Tarihin izine düştünüz mü bir kez kaptırırsınız kendinizi geçmişin büyüsüne. Başka adımlar üzerinden geçerken adımlarınız 'kimlerdi acaba bu adımların sahipleri?'diye gayriihtiyari bir düşünceye kaptırırsınız kendinizi. Geçmişe dair düşünceler büyürken kafanızda, detaylarda yakalamaya çalışırsınız aradığınız sorunun cevabını. En azından onların hayata katmaya çalıştığı anlamı yakalamaya çabalarsınız geriye bıraktıklarında…
Tarihi bir mekanı gezmek hüzün verici çoğu zaman. Bir de tamamen terkedilmiş, yaşanılmaz hale gelmişse. Böyle dediğime bakmayın gün boyu ziyaretçileri ile en ince detaya kadar irdelenen bu mekanlar geceleri gömülüyor yalnızlığına ve belki de o zaman çöküyor hüzün üzerlerine.
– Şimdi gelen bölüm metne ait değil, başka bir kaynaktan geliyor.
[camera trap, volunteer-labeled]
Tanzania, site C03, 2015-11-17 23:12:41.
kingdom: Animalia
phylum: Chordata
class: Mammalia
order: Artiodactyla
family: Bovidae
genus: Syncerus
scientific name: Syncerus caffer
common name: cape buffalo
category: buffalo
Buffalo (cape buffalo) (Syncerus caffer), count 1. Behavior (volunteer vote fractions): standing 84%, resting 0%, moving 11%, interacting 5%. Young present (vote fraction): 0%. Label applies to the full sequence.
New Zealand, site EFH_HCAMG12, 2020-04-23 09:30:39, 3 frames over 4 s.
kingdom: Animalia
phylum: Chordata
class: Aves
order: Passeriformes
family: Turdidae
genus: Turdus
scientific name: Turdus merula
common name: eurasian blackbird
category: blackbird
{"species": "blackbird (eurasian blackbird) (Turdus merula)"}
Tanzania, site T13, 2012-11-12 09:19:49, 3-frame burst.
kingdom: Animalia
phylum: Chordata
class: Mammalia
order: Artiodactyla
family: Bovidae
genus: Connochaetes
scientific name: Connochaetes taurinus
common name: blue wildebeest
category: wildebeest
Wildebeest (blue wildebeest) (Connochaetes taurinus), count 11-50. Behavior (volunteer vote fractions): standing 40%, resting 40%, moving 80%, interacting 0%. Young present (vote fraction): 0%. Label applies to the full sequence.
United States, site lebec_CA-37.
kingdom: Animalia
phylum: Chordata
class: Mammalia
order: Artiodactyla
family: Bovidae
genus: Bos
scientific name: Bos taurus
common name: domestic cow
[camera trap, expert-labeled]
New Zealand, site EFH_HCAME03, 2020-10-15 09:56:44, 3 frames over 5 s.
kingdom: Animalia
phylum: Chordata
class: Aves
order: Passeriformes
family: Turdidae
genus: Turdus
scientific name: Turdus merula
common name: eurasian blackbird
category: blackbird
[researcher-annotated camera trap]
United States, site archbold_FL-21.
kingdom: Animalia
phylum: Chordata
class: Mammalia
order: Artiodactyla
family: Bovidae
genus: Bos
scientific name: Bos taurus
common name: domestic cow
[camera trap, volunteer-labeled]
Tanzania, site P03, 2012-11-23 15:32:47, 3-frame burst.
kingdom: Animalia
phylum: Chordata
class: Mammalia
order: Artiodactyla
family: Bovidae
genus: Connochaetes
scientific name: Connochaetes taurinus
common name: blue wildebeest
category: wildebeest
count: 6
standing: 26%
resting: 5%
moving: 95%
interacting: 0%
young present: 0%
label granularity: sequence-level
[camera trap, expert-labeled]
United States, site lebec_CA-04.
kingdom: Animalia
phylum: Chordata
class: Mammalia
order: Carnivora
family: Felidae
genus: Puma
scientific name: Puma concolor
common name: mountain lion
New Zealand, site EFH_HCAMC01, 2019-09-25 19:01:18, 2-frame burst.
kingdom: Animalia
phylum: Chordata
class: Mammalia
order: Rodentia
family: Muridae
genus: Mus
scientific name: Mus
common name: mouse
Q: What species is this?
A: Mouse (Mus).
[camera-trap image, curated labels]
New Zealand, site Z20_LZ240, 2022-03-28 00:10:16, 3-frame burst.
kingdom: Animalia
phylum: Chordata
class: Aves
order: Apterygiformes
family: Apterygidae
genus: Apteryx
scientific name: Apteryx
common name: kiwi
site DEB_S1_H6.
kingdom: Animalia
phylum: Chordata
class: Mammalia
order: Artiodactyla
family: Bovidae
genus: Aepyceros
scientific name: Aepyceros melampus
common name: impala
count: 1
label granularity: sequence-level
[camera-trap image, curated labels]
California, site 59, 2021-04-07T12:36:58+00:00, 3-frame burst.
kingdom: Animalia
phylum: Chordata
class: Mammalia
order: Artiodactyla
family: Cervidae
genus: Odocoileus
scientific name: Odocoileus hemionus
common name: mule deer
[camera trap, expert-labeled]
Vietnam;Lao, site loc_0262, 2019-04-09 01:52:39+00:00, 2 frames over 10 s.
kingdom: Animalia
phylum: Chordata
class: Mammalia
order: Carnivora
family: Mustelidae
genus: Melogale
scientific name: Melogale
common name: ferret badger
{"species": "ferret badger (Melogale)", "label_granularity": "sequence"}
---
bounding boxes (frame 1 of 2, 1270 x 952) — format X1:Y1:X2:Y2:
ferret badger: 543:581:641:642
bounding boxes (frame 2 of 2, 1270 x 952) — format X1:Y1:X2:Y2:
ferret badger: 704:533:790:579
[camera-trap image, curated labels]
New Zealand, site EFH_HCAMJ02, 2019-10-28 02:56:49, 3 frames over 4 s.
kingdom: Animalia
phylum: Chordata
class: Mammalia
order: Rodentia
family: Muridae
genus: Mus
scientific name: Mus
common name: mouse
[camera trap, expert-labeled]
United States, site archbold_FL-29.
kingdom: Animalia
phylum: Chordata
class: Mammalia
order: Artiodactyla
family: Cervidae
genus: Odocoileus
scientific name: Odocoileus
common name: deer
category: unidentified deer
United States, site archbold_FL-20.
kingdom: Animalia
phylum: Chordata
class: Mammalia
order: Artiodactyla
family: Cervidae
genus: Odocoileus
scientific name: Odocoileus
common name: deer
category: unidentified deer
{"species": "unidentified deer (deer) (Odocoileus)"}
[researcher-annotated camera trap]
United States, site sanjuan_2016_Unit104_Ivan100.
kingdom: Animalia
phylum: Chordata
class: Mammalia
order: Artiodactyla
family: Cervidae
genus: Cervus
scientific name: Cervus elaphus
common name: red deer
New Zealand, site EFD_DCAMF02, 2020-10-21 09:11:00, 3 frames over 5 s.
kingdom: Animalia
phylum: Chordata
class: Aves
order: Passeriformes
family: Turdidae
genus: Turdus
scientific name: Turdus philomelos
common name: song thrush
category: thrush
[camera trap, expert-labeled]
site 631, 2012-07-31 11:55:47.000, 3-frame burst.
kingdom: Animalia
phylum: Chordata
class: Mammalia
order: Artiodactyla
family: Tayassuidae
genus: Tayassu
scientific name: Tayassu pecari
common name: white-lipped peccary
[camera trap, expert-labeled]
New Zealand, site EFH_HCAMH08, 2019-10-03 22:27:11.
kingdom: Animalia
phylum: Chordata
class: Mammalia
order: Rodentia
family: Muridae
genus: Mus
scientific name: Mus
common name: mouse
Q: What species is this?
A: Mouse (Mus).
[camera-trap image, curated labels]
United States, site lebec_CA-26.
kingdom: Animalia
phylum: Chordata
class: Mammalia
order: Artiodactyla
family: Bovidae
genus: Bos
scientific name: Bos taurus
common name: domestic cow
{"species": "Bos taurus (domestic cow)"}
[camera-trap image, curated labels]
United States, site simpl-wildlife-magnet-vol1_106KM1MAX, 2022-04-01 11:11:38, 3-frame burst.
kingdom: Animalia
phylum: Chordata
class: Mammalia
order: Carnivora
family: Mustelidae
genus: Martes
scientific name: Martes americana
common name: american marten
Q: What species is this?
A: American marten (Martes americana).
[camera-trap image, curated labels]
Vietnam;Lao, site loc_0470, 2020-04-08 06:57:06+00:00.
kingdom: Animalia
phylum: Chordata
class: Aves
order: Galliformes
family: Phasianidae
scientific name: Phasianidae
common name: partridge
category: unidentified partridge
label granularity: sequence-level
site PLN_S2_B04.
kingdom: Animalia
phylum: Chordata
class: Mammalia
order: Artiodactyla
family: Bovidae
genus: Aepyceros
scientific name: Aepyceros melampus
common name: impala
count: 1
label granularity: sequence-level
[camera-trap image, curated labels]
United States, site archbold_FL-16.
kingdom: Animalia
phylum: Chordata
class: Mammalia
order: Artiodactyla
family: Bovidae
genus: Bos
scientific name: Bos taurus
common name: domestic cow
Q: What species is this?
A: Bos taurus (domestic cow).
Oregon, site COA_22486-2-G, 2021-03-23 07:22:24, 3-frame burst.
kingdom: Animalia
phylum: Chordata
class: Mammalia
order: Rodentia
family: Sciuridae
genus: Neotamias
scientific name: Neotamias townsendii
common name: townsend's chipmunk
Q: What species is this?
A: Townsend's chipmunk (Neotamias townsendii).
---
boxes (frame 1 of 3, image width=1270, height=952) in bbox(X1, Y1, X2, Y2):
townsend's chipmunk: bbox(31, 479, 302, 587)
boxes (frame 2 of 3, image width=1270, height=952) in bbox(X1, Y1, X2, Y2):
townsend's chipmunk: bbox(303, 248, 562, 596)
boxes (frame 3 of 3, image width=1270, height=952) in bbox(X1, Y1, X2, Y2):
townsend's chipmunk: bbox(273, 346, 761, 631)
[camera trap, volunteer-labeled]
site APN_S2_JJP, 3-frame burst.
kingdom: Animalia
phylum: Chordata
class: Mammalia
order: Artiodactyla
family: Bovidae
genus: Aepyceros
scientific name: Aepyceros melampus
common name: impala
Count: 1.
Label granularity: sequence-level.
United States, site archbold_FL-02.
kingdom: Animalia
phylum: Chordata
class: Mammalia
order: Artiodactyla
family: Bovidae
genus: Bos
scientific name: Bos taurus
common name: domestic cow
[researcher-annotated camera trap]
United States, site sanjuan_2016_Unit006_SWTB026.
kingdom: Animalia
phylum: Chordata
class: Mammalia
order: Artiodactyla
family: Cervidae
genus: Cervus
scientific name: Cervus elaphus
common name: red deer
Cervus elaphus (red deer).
Geçmişte farklı bir anlayışla yapılmış her ne varsa bugünün anlayışına sahip ziyaretçiler tarafından – her biri kendi birikim ve algısıyla- yordanarak geçen gün akşama kavuştuğunda,adımlar tek tek uzaklaştığında hayvan sakinlerini ağırlayacak elbette…
Geçen hafta Efes Antik Kentini ziyaret ettik misafirimizle. Kaçıncı gidişim doğrusu bilmiyorum ama her gidişimde yeniden aynı hislere kapılıyorum. Sanki yeni gitmiş gibi, ilk kez görüyormuş gibi. Bu mevsimde ayrı bir havası var. Bahara gözünü yeni açmış doğanın içinde, yeni ile eskinin buluşması yine muhteşemdi. Yüzünü yenilemiş mevsimin eskiyi sarmalaması…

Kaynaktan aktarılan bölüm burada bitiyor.